In [1]:
import os
import torch
import torch.nn as nn
import torch.optim as optim
import torch.nn.functional as F
import tqdm
import torchvision
import torchvision.transforms as transforms
from torchvision.datasets import MNIST
from torch.utils.data import DataLoader, random_split
from sklearn.metrics import mutual_info_score
import matplotlib.pyplot as plt
import numpy as np
from PIL import Image
import plotly.express as px
import plotly.graph_objects as go
from plotly.subplots import make_subplots
from IPython.display import clear_output
from collections import defaultdict
from itertools import islice
import random
import time
from pathlib import Path
import math

device = torch.device('cuda:0' if torch.cuda.is_available() else 'cpu')
device

device(type='cuda', index=0)

In [2]:
class MLP(nn.Module):
    def __init__(self):
        super(MLP, self).__init__()
        self.fc1 = nn.Linear(28 * 28, 128)
        self.fc2 = nn.Linear(128, 128)
        self.fc3 = nn.Linear(128, 10)

    def forward(self, x):
        x = x.view(-1, 28 * 28)
        x = torch.relu(self.fc1(x))
        x = torch.relu(self.fc2(x))
        x = self.fc3(x)
        return x

In [41]:
def compute_accuracy(network, x, y):
    with torch.no_grad():
        correct, total = 0, 0
        logits = network(x)
        y_pred = torch.argmax(logits, dim=1)
        correct += torch.sum(y_pred == y)
        total += x.size(0)
        return (correct / total).item()

def compute_loss(network, x, y):
    with torch.no_grad():
        loss_fn = nn.CrossEntropyLoss()
        one_hots = torch.eye(10, 10).to('cuda')
        total = 0
        points = 0
        logits = network(x)
        one_hots = one_hots[y]
        total += loss_fn(logits, one_hots)
        points += x.size(0)
        return total / points

In [42]:
def data(seed=0):
    device = torch.device('cuda:0' if torch.cuda.is_available() else 'cpu')

    seed = seed
    torch.manual_seed(seed)
    torch.cuda.manual_seed_all(seed)
    random.seed(seed)
    np.random.seed(seed)

    # load dataset
    train = torchvision.datasets.MNIST(root='.', train=True, transform=torchvision.transforms.ToTensor(), download=True)
    test = torchvision.datasets.MNIST(root='.', train=False, transform=torchvision.transforms.ToTensor(), download=True)

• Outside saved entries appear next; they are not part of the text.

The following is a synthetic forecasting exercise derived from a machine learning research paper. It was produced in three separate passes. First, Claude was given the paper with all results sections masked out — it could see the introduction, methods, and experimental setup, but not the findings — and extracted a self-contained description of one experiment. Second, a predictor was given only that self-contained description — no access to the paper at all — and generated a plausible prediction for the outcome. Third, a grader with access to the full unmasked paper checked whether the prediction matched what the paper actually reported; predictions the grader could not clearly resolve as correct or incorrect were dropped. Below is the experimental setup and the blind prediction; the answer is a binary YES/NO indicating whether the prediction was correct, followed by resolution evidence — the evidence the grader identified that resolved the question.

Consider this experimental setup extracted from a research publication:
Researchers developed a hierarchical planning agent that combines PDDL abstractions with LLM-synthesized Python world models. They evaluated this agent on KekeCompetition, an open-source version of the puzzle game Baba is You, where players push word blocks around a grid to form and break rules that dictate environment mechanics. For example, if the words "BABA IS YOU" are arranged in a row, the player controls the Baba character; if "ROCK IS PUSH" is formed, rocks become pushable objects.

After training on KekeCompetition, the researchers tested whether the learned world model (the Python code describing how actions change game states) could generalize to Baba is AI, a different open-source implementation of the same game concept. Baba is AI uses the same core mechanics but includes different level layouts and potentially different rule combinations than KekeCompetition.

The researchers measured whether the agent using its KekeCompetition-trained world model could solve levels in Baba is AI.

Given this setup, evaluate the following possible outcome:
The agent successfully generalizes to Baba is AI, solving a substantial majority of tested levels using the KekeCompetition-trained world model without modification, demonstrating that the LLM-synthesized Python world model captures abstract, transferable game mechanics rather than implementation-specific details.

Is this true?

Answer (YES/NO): YES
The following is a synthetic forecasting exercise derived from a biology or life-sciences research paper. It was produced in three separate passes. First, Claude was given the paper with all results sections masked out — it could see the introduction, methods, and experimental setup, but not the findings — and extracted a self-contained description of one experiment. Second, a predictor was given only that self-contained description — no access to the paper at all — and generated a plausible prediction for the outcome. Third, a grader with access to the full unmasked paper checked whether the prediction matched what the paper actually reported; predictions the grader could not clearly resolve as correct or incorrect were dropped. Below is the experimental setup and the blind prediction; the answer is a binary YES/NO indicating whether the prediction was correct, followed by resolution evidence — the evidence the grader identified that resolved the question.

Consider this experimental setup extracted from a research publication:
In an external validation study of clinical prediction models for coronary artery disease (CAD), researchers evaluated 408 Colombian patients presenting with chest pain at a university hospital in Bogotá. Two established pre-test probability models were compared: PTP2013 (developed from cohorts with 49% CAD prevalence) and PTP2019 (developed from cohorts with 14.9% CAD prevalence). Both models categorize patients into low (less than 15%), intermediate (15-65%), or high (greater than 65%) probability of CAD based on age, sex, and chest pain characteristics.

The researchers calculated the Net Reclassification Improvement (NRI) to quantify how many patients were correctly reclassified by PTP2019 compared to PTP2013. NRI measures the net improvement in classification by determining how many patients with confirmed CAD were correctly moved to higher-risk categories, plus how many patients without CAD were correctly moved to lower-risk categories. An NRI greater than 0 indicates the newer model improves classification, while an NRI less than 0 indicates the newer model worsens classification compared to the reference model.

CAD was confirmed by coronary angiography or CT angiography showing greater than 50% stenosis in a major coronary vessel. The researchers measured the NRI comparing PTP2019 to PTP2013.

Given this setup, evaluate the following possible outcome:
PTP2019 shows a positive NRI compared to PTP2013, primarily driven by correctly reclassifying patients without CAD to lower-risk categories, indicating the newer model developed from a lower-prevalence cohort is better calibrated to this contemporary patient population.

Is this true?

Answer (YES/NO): NO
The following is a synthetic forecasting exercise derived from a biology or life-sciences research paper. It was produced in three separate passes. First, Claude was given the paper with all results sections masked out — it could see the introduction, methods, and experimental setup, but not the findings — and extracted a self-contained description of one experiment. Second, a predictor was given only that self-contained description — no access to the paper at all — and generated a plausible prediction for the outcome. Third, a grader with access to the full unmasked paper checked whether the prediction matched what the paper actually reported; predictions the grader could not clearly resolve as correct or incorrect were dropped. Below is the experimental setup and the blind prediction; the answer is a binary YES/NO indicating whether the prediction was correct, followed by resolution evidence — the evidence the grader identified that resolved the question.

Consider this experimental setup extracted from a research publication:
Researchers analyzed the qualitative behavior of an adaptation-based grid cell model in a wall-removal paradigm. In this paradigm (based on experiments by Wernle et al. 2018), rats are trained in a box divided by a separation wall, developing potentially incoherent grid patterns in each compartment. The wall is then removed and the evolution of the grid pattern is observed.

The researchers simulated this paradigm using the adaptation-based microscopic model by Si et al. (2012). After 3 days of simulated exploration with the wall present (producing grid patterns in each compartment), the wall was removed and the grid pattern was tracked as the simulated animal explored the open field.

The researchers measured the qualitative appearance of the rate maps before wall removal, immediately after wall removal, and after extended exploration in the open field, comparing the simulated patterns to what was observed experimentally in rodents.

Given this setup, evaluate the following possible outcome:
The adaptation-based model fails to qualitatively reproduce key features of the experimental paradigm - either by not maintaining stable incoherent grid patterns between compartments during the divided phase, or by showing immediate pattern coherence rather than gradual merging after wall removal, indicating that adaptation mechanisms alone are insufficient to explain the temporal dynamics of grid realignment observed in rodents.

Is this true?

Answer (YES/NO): NO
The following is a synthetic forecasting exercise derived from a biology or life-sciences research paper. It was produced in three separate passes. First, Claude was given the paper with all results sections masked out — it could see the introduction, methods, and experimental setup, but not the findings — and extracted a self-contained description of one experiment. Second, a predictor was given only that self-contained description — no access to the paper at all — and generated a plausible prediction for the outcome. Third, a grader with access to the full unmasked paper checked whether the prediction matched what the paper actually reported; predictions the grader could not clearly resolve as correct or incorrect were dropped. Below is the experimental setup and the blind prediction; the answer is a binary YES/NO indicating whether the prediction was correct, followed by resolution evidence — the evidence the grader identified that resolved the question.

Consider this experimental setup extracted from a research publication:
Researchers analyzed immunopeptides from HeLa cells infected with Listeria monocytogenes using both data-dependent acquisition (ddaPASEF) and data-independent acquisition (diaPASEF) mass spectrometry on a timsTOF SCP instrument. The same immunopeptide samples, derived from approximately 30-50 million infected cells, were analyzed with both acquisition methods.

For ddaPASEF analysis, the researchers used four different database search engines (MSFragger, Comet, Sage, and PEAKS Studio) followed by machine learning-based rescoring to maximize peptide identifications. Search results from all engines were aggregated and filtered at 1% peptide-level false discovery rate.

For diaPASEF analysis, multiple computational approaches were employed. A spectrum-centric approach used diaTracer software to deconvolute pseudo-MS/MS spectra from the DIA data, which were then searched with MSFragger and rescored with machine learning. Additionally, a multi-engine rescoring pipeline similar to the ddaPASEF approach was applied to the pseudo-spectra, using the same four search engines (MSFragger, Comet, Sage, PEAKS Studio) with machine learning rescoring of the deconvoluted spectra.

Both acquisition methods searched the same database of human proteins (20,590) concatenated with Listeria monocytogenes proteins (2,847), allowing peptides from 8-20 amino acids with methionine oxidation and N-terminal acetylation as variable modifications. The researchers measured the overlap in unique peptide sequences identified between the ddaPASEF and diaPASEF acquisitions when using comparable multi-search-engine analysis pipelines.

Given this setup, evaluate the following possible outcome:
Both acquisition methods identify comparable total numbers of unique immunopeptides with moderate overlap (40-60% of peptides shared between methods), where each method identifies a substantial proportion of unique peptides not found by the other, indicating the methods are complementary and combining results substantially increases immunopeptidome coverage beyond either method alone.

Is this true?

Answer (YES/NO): NO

    train_loader = torch.utils.data.DataLoader(torch.utils.data.Subset(train, range(1000)), batch_size=1000, shuffle=True)
    test_loader = torch.utils.data.DataLoader(torch.utils.data.Subset(test, range(1000)), batch_size=1000, shuffle=True)

    train_x, train_y = next(iter(train_loader))
    test_x, test_y = next(iter(test_loader))

    train_x = train_x.to(device)
    train_y = train_y.to(device)
    test_x = test_x.to(device)
    test_y = test_y.to(device)

    return train_x, train_y, test_x, test_y

In [43]:
def spike_init(model):
    # multiply weights by 8
    for name, param in model.named_parameters():
        if 'weight' in name:
            param.data = param.data * 8

In [44]:
model = MLP().to(device)
spike_init(model)
train_x, train_y, test_x, test_y = data()

In [45]:
model

MLP(
  (fc1): Linear(in_features=784, out_features=128, bias=True)
  (fc2): Linear(in_features=128, out_features=128, bias=True)
  (fc3): Linear(in_features=128, out_features=10, bias=True)
)

In [46]:
train_x.shape, train_y.shape, test_x.shape, test_y.shape

(torch.Size([1000, 1, 28, 28]),
 torch.Size([1000]),
 torch.Size([1000, 1, 28, 28]),
 torch.Size([1000]))

In [47]:
epochs = 100
lr = 0.001
optimizer = optim.SGD(model.parameters(), lr=lr)
train_losses = []
train_accuracies = []
test_accuarcies = []

In [48]:
def plot(train_losses, train_accuracies, test_accuracies):
    clear_output(True)
    plt.figure(figsize=(12, 6))
    plt.subplot(121)
    plt.plot(train_losses)
    plt.title('Train loss')
    plt.subplot(122)
    plt.plot(train_accuracies, label='train')
    plt.plot(test_accuracies, label='test')
    plt.title('Accuracy')
    plt.legend()
    plt.show()

In [49]:
for i in range(epochs):
    optimizer.zero_grad()
    train_acc = compute_accuracy(model, train_x, train_y)
    test_acc = compute_accuracy(model, test_x, test_y)
    train_losses.append(compute_loss(model, train_x, train_y))
    train_accuracies.append(train_acc)
    test_accuarcies.append(test_acc)
    train_losses[0].backward()
    optimizer.step()
    plot(train_losses, train_accuracies, test_accuarcies)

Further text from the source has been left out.